Après la décision du Conseil d'État d'élargir l'accès aux soins gratuits des réfugiés, une exception française, Laurent Jacobelli estime "qu'une forme de préférence étrangère s'installe" sous l'impulsion de "la gauche, l'extrême-gauche et d'un certain nombre de magistrats".
C'est une décision que Laurent Jacobelli a accueillie "avec beaucoup de colère". Le 2 février dernier, le Conseil d'État a élargi l'accès aux soins gratuits des réfugiés. Concrètement, la plus haute juridiction administrative étend aux réfugiés déjà reconnus ailleurs en Union européenne la possibilité d’accéder aux "titres de séjour pour soins".
"Une pompe aspirante"
Une exception française qui n'est pas du tout du goût du porte-parole du RN pour qui "une forme de préférence étrangère s'installe petit à petit sous l'effet de la gauche, de l'extrême gauche et d'un certain nombre de magistrats", assure-t-il dans Europe 1 Matin Week-end.
"Ce Conseil d'État semble scrupuleusement, méthodiquement, tout mettre en place pour en permanence rendre la vie quotidienne des Français insupportable.
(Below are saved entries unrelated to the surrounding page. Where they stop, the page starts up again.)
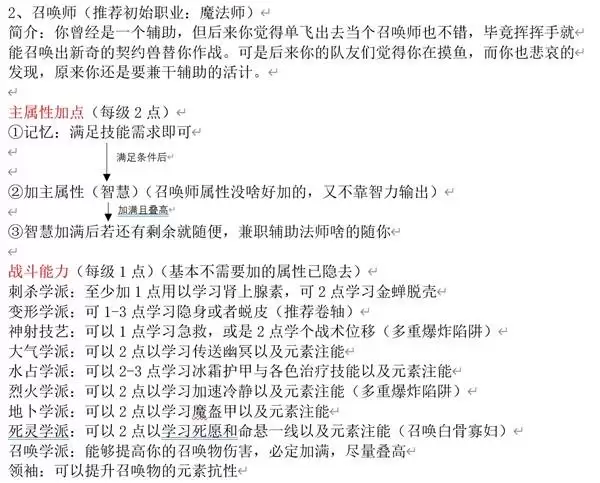 2、召唤师（推荐初始职业：魔法师）

简介：你曾经是一个辅助，但后来你觉得单飞出去当个召唤师也不错，毕竟挥挥手就能召唤出新奇的契约兽替你作战。可是后来你的队友们觉得你在摸鱼，而你也悲哀的发现，原来你还是要兼干辅助的活计。

主属性加点（每级 2 点）
①记忆：满足技能需求即可

满足条件后

②加主属性（智慧）（召唤师属性没啥好加的，又不靠智力输出）

加满且叠高

③智慧加满后若还有剩余就随便，兼职辅助法师啥的随你

战斗能力（每级 1 点）（基本不需要加的属性已隐去）
刺杀学派：至少加 1 点用以学习肾上腺素，可 2 点学习金蝉脱壳
变形学派：可 1-3 点学习隐身或者蜕皮（推荐卷轴）
神射技艺：可以 1 点学习急救，或是 2 点学个战术位移（多重爆炸陷阱）
大气学派：可以 2 点以学习传送幽冥以及元素注能
水占学派：可以 2-3 点学习冰霜护甲与各色治疗技能以及元素注能
烈火学派：可以 2 点以学习加速冷静以及元素注能（多重爆炸陷阱）
地卜学派：可以 2 点以学习魔盔甲以及元素注能
死灵学派：可以 2 点以学习死愿和命悬一线以及元素注能（召唤白骨寡妇）
召唤学派：能够提高你的召唤物伤害，必定加满，尽量叠高
领袖：可以提升召唤物的元素抗性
Soyons très clairs, qu'est-ce qui va se passer ? Tous ceux qui arrivent dans n'importe quel pays européen vont aller dans le pays où les soins sont le mieux remboursés, voire gratuits, et où ils sont le meilleur. Bingo, ce pays s'appelle la France."
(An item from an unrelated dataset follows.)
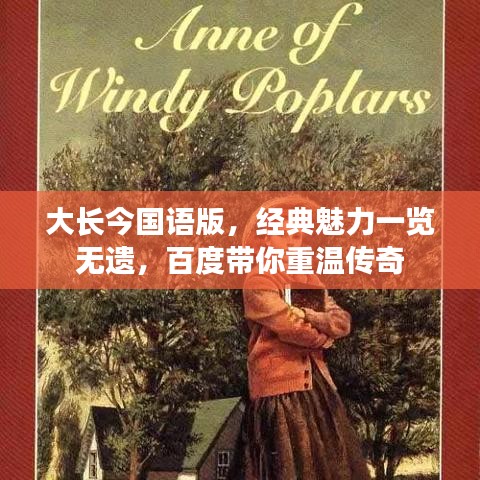 Anne of Windy Poplars

大长今国语版，经典魅力一览无遗，百度带你重温传奇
Une décision lourde de conséquences selon le député de Moselle, puisque "demain vous allez voir débarquer dans notre pays tout un tas de gens qui n'ont probablement rien à y faire, qui viendront seulement pour se faire soigner, qui comprendront qu'ils pourront bénéficier des largesses d'un État-providence, pour ceux qui viennent d'ailleurs, et qui ne repartiront plus jamais."
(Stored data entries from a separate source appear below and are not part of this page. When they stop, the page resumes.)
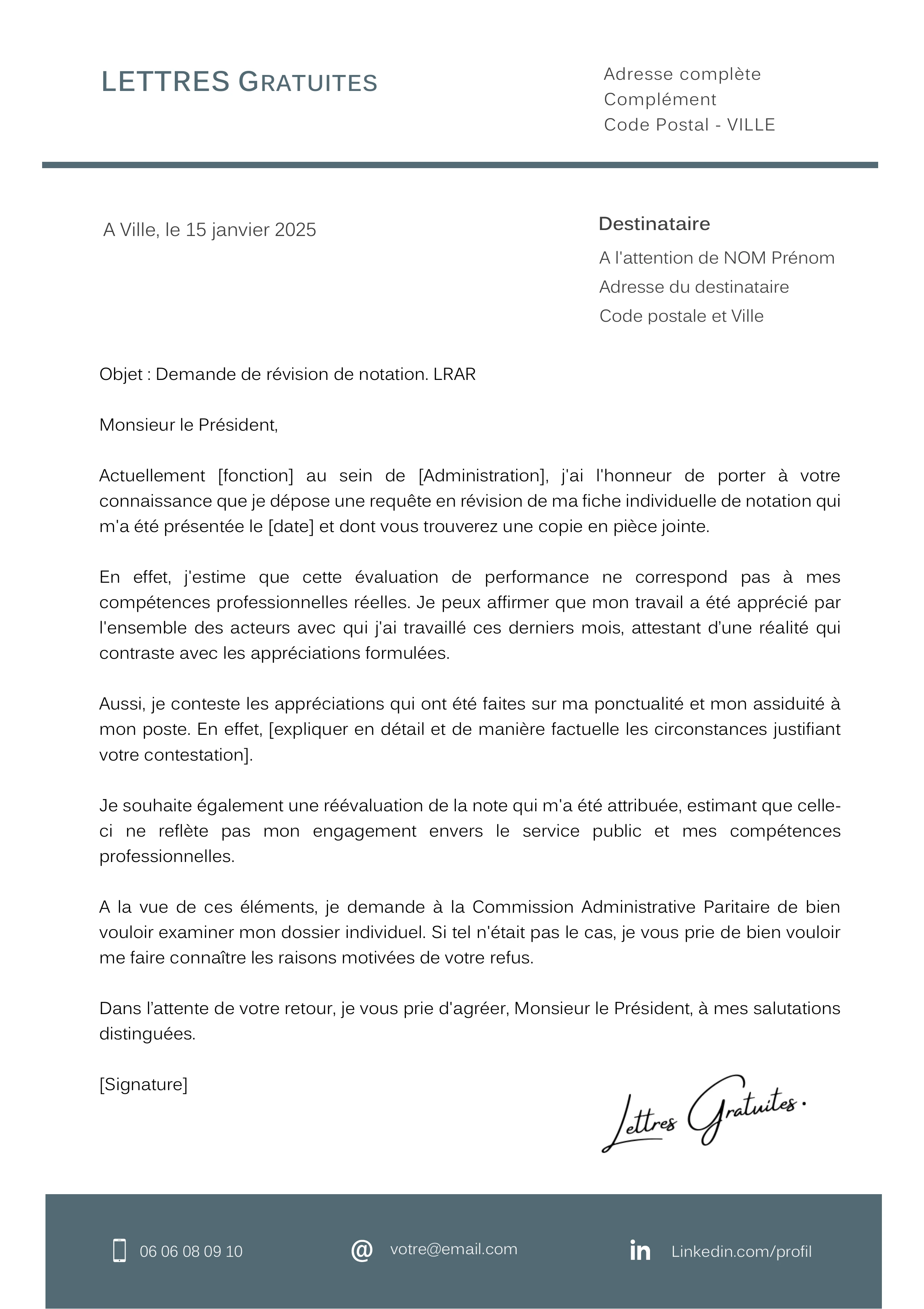 LETTRES GRATUITES

Adresse complète
Complément
Code Postal - VILLE

A Ville, le 15 janvier 2025

Destinataire
A l'attention de NOM Prénom
Adresse du destinataire
Code postale et Ville

Objet : Demande de révision de notation. LRAR

Monsieur le Président,

Actuellement [fonction] au sein de [Administration], j'ai l'honneur de porter à votre connaissance que je dépose une requête en révision de ma fiche individuelle de notation qui m'a été présentée le [date] et dont vous trouverez une copie en pièce jointe.

En effet, j'estime que cette évaluation de performance ne correspond pas à mes compétences professionnelles réelles. Je peux affirmer que mon travail a été apprécié par l'ensemble des acteurs avec qui j'ai travaillé ces derniers mois, attestant d'une réalité qui contraste avec les appréciations formulées.

Aussi, je conteste les appréciations qui ont été faites sur ma ponctualité et mon assiduité à mon poste. En effet, [expliquer en détail et de manière factuelle les circonstances justifiant votre contestation].

Je souhaite également une réévaluation de la note qui m'a été attribuée, estimant que celle-ci ne reflète pas mon engagement envers le service public et mes compétences professionnelles.

A la vue de ces éléments, je demande à la Commission Administrative Paritaire de bien vouloir examiner mon dossier individuel. Si tel n'était pas le cas, je vous prie de bien vouloir me faire connaître les raisons motivées de votre refus.

Dans l'attente de votre retour, je vous prie d'agréer, Monsieur le Président, à mes salutations distinguées.

[Signature]

Lettres Gratuites.

06 06 08 09 10
votre@email.com
Linkedin.com/profil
Une véritable "pompe aspirante supplémentaire" qui va coûter cher. "Pour ces soins, il va falloir de l'argent. Et cet argent, c'est leurs impôts."
"La France est trop généreuse avec les autres"
"Donc l'effet ciseau va continuer : les Français vont payer toujours plus d'impôts, seront toujours moins bien soignés pour faire des économies, mais les étrangers, eux, toujours reçus dans nos hôpitaux et nos cliniques en priorité. La France est trop généreuse avec les autres et de moins en moins avec les siens."
Pour Laurent Jacobelli, l'heure est venue "d'envoyer un signal très clair à la terre entière. La France n'est pas un hôpital, la France n'est pas un hôtel, la France n'est pas un restaurant."